I’ve just read this article in The British Journal of Psychiatry (2011) 199: 501-507 . It proposes an explanation for why so many reviews fail to find a clinically relevant difference between antidepressants and placebo: the way the data is analyzed. The vast majority of studies use a statistical model called ANCOVA (analysis of covariance), which assumes a linear relationship between two variables. Let’s say on one axis we put a score for how improved a patient’s depression is. On the other axis we might put how severe the person’s depression was to begin with. That would allow us to evaluate if there is an interdependent relationship between those two factors: they are “covariant”.
However, the problem highlighted in this paper is that depression and response to antidepressants may not be well represented with a smooth line. People may not exist along a continuous curve of depression, but rather fall into distinct groupings and to draw a line connecting those groups ruins the validity of the ANCOVA analysis. Instead, we might analyze the data by category: people who respond to drug, people who don’t respond to drug, and people who respond a little, then in each category measure how many people have serious depression, major depression, and minor depression, as measured on a depressive symptoms scale. They did this using something called the “mixture model” that I was unfamiliar with.

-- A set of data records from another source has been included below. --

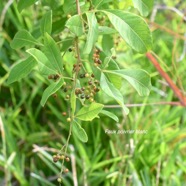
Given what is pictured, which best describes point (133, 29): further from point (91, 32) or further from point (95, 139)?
point (95, 139)

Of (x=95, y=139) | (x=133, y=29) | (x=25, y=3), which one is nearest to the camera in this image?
(x=133, y=29)

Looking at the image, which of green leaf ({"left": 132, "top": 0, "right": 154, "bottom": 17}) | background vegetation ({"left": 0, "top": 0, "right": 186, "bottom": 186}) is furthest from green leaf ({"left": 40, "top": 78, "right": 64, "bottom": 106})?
background vegetation ({"left": 0, "top": 0, "right": 186, "bottom": 186})

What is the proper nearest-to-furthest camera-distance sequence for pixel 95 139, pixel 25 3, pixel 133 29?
pixel 133 29, pixel 25 3, pixel 95 139

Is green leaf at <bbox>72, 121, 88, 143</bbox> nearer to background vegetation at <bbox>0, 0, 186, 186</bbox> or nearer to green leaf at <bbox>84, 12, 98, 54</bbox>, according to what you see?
green leaf at <bbox>84, 12, 98, 54</bbox>

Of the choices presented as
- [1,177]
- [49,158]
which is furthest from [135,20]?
[1,177]

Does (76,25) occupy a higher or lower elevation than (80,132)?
higher

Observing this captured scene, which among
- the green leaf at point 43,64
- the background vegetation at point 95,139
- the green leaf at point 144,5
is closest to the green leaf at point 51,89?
the green leaf at point 43,64

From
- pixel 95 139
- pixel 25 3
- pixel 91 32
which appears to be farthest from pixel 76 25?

The authors point to another paper I don’t have access to that suggests that the clinical significant effects are buried in the very minor improvements seen in some categories of patients. I suppose the best analogy I can come up with is evaluating a special fertilizer used to enhance the growth of garden crops. We apply that fertilizer to our garden but also the lawn, the patio and the driveway. Let’s say a total of 600 square meters are fertilized, where the garden is only 100 square meters. We produce 30 kg of crops versus 15 kg the previous year, unfertilized. You could report this as generating 15 kg increase per 100 sq m (Effectiveness Index = 0.15 kg/m2), or as 15 kg increase per 600 sq m (Effectiveness Index = 0.025 kg/m2). If you are trying to figure whether this fertilizer is cost effective, the difference between analyzing only the garden and the entire fertilized area is significant.

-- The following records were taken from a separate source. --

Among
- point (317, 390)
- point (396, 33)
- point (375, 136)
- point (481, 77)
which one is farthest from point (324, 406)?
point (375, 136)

Likewise, depression is often being over-treated as a matter of course. That sounds deplorable, but it’s a very blunt instrument and sometimes necessary to treat more people than truly respond. NNT is the “number needed to treat”, and we use it as a way of measuring how many non-responders have to be treated to get one truly effective response. The authors of this paper produce values of 6 for response and 8 for remission. That means you need to treat 6 people who don’t respond fully in order to get one clinically significant response, and 8 people have to be treated to get a remission of depression. Not inspiring, I know, but actually much better than most previous studies. I out of 8 people on antidepressants are getting enough of a benefit out of the drugs to live a more-or-less normal life. One in 6 are at least getting measurable relief. The other 5, the ones who are suffering side effects with no significant relief, are the ones that concern me most on this topic.
Final point, because I didn’t really cover it. The authors found in the data a “bimodal response profile” in most cases (there were a few exceptions). That means if we separate the patient set into two groups, they are much more distinct in terms of response to drug.
On the left here you should see Figure 1 from the paper. The total population looks relatively flat, but when subdivided, two populations clearly emerge (bimodal distribution).
I’m very interested in this because it was my initial assumption/bias that this would be the case. I assume that we’re broadcasting this drug to everyone during clinical trials, regardless of whether we know they will respond, and I would fully expect that a drug that changes serotonin biology (SSRIs) would only be effective in patients with an underlying serotonin problem. I’m always very careful when I find data to support my preconceptions, so I’m trying to scrutinize this analysis as carefully as possible to avoid getting carried away with confirmation bias.
A big part of my own research has been into how to randomize cancer patients on a responder/non-responder profile of “biomarkers“, so this type of bimodal distribution is very significant to me.